«Spero di fare meno danni possibili». Sono state queste le parole di Gennaro Gattuso alla vigilia della delicatissima sfida tra Italia e Bosnia, disputata lunedì sera a Zenica. Parole che, pur sussurrate con cautela, sembravano già prefigurare un match difficile, segnato da scelte tattiche e prestazioni fatte di sofferenza e poca brillantezza.
L’Italia è scesa in campo con un piano abbastanza chiaro, ma sicuramente non ambizioso: cercare un vantaggio iniziale, resistere alla pressione avversaria e chiudere il match con un 2-0 che sancisse il passaggio al Mondiale. In realtà, quanto è accaduto ha raccontato un’altra storia. La squadra di Gattuso è apparsa troppo passiva: zero pressing alto, nessuna spinta offensiva significativa, limiti che si sono tradotti in una supremazia netta da parte dei bosniaci, capaci di produrre 30 tiri contro i soli 9 degli azzurri.
Le scelte di formazione non hanno aiutato a cambiare le sorti della partita. Un Dimarco visibilmente spompato, l’utilizzo di Bastoni come centrale difensivo, e soprattutto l’inserimento di Palestra sulla fascia destra in luogo di Politano hanno finito per alterare gli equilibri. Dal reparto avanzato, invece, Kean è sembrato incapace di reggere novanta minuti di gara, a differenza di Dzeko, la cui esperienza nei tempi supplementari si è fatta pesare.
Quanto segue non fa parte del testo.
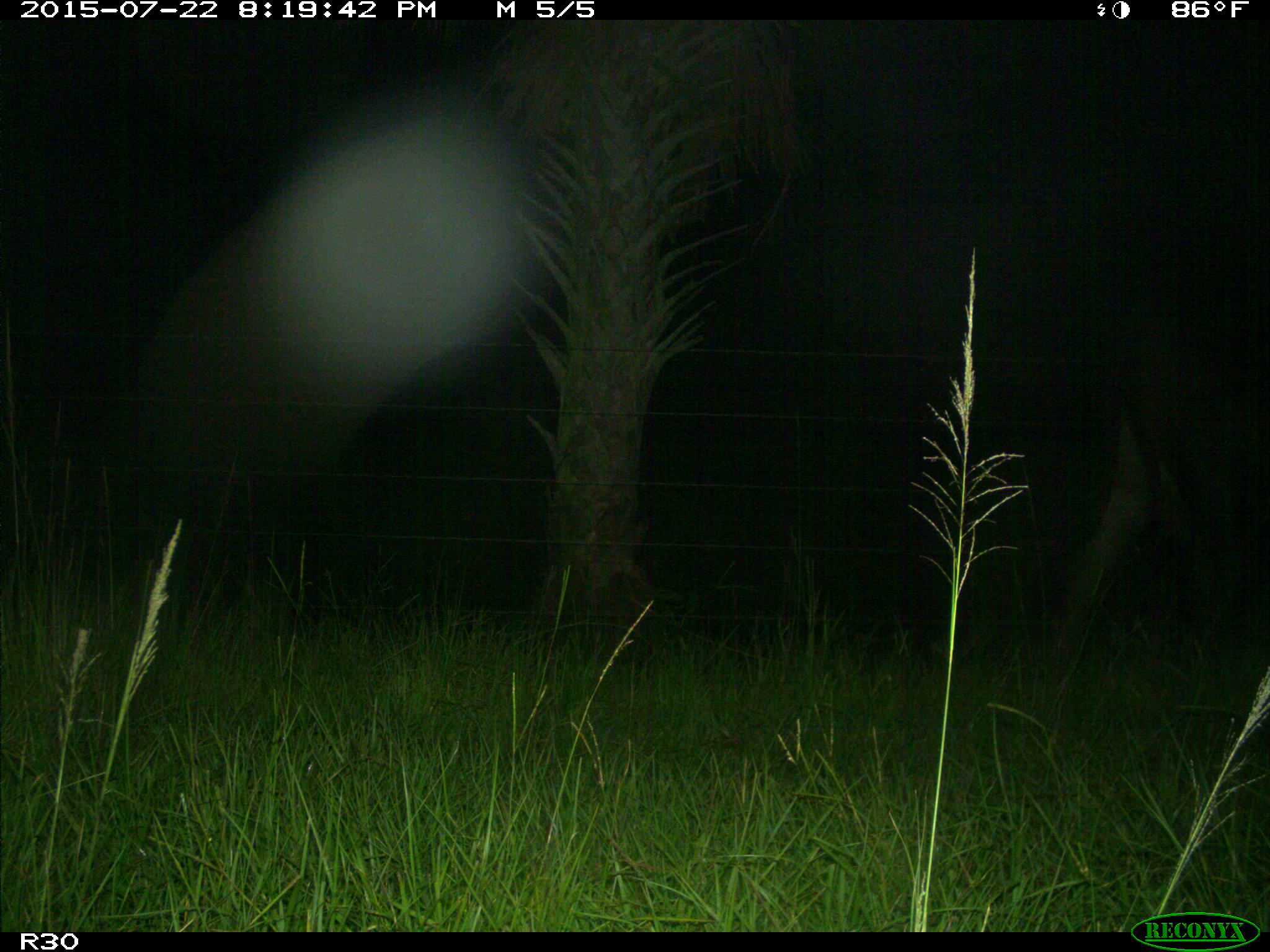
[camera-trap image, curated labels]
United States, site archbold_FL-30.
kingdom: Animalia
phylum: Chordata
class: Mammalia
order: Artiodactyla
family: Bovidae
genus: Bos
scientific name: Bos taurus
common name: domestic cow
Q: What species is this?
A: Bos taurus (domestic cow).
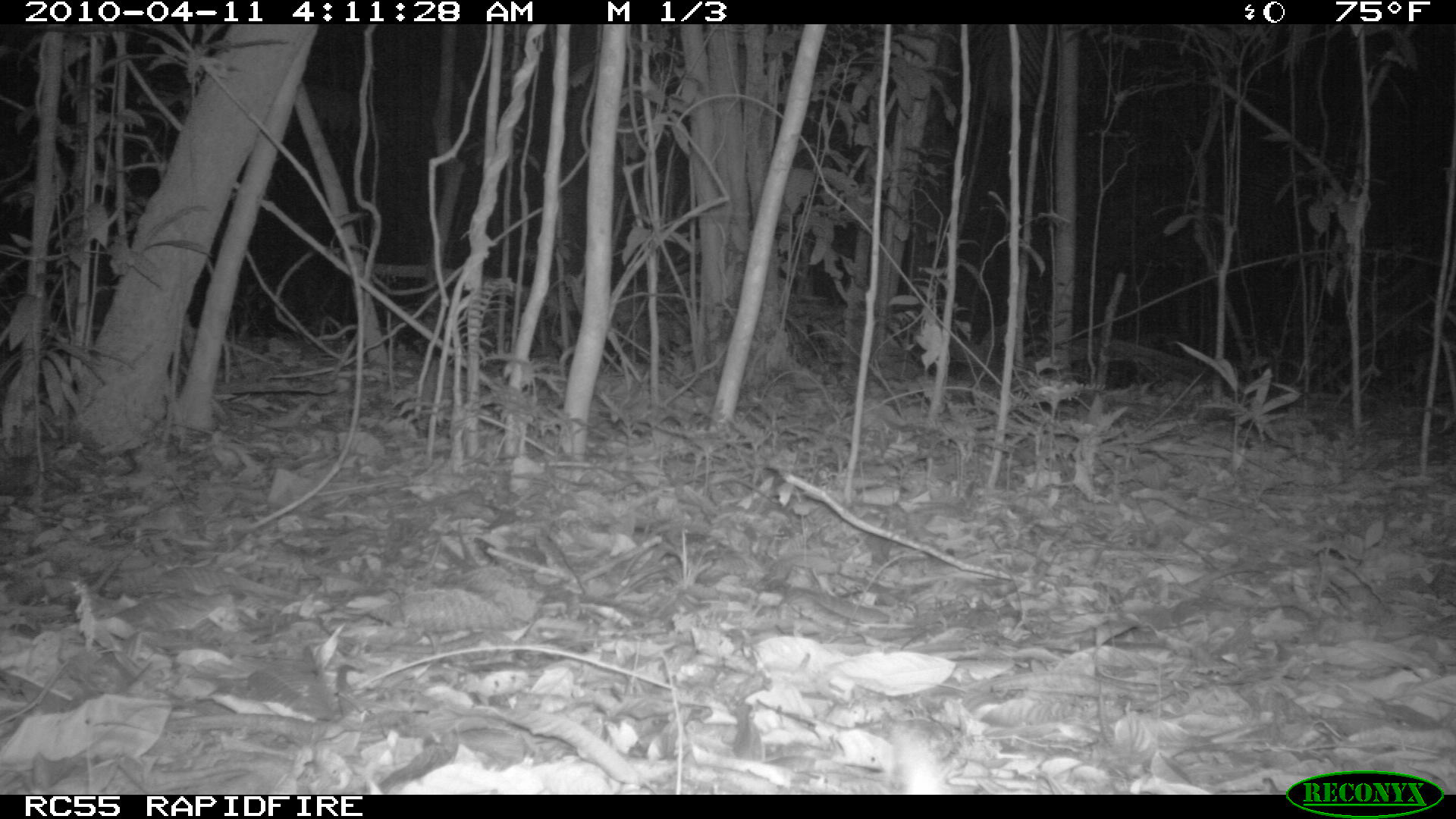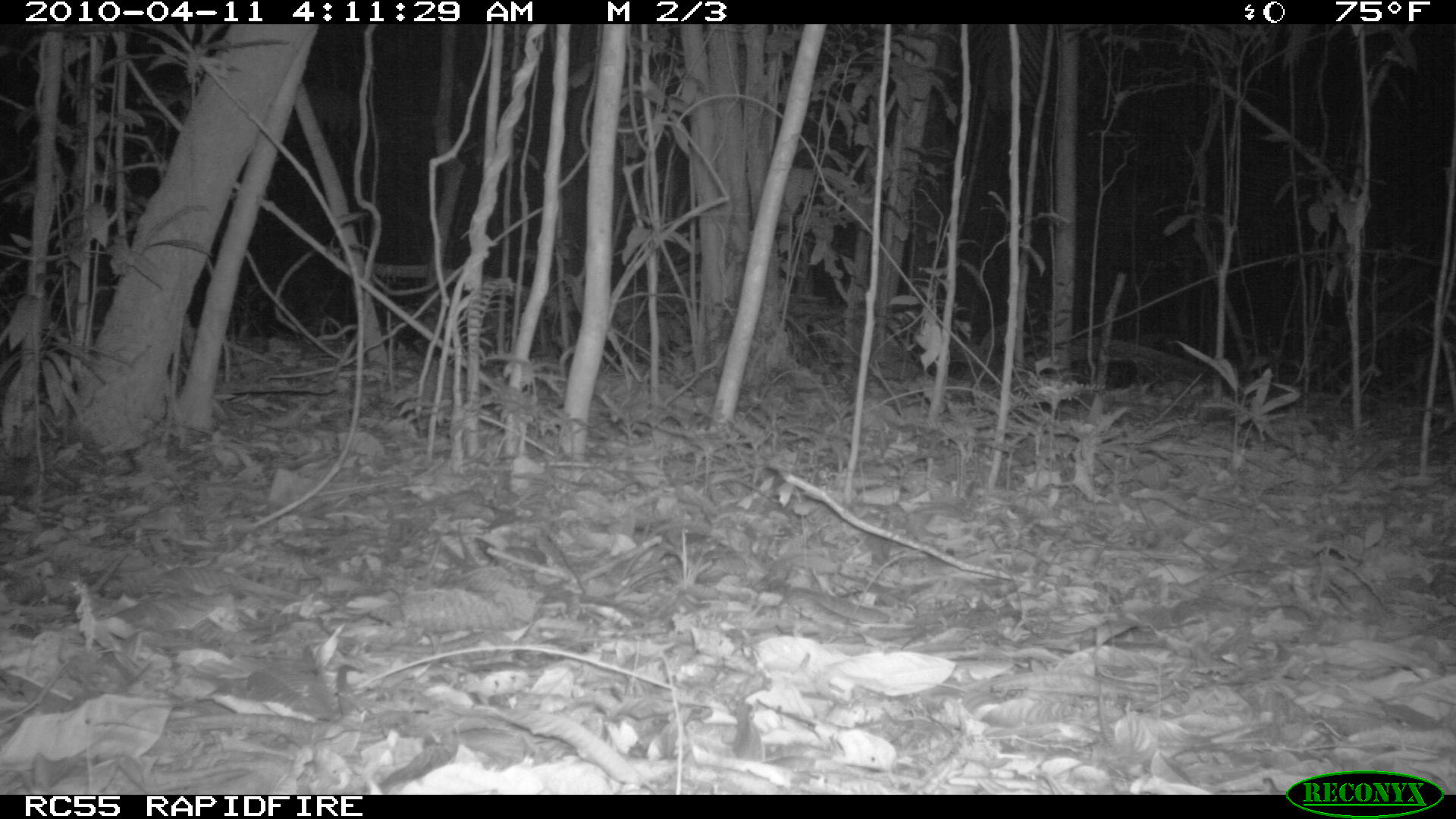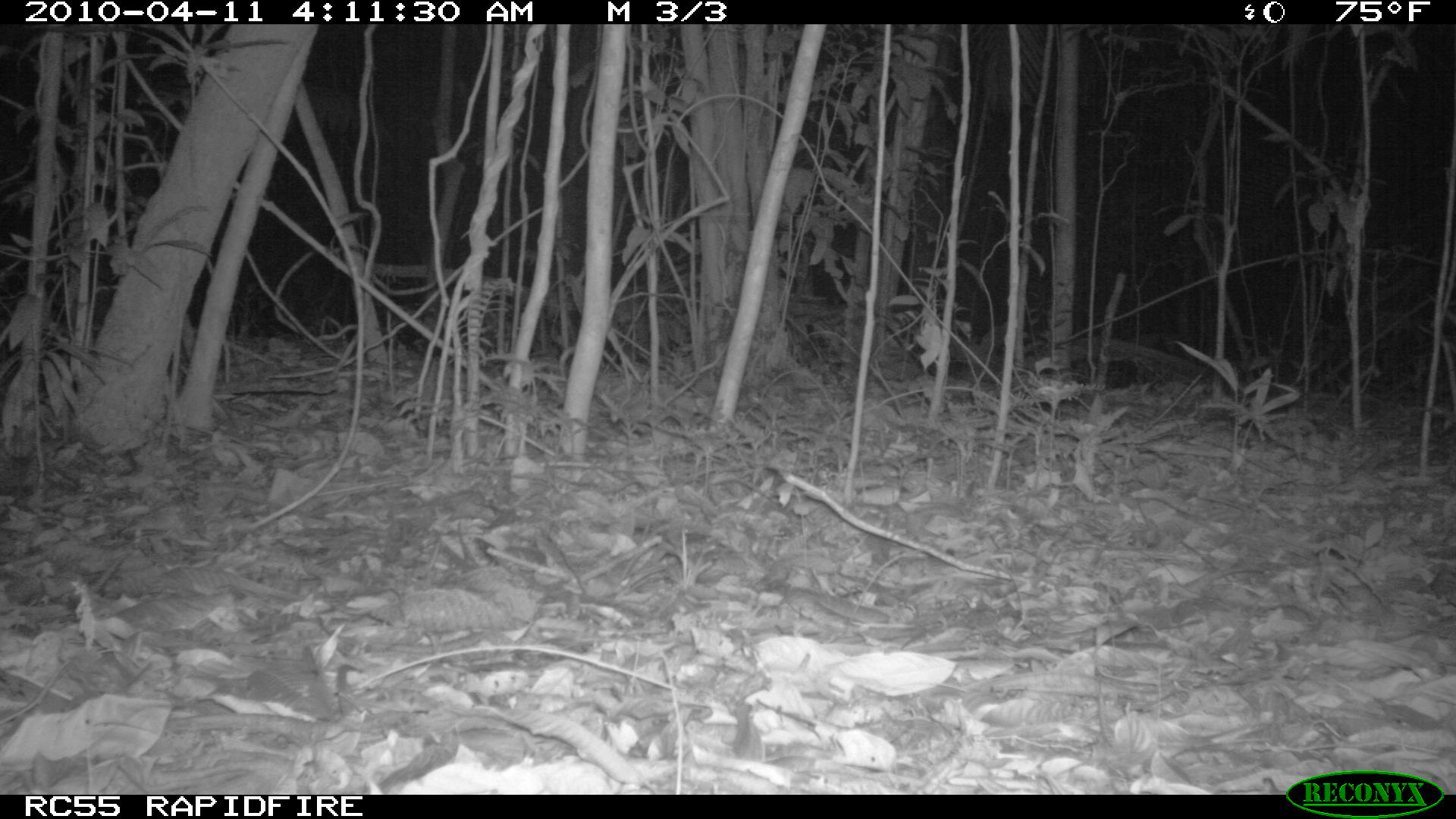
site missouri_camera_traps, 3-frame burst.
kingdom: Animalia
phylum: Chordata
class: Mammalia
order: Didelphimorphia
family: Didelphidae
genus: Didelphis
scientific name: Didelphis marsupialis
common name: common opossum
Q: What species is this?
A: Common opossum (Didelphis marsupialis).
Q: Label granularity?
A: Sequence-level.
A complicare il quadro, inoltre, l’espulsione di Palestra, episodio contestato per la mancata ammonizione dell’avversario, il cosiddetto “braccio galeotto”.
Già prima della sfida contro la Bosnia, Gattuso aveva anticipato la sua idea di squadra, riferendosi al match con l’Irlanda: «Forse non abbiamo giocato in maniera ultraoffensiva e ci sta essere meno brillanti. Preferisco in questo momento una squadra che stia bene in campo, che soffra meno, per essere meno bellini. Pensiamo al concreto». A conti fatti, però, il «pensare al concreto» non è bastato.
La pressione sul portatore di palla avversario, fulcro di una possibile svolta tattica, si è vista solo nei minuti centrali del secondo tempo, quando finalmente l’Italia ha avuto qualche chance concreta per segnare il secondo gol. Ma con un uomo in meno, e una squadra schiacciata nella propria metà campo, l’obiettivo è diventato impossibile da raggiungere.
Al termine, la delusione è enorme: l’Italia non parteciperà alla Coppa del Mondo, dopo aver mancato la qualificazione in uno spareggio dal sapore amaro in cui l’equilibrio tattico e le scelte di Gattuso non sono bastate a superare la Bosnia. Una serata che lascia aperti molti interrogativi sul futuro e sulla costruzione di un nuovo progetto azzurro capace di tornare protagonista nella scena internazionale.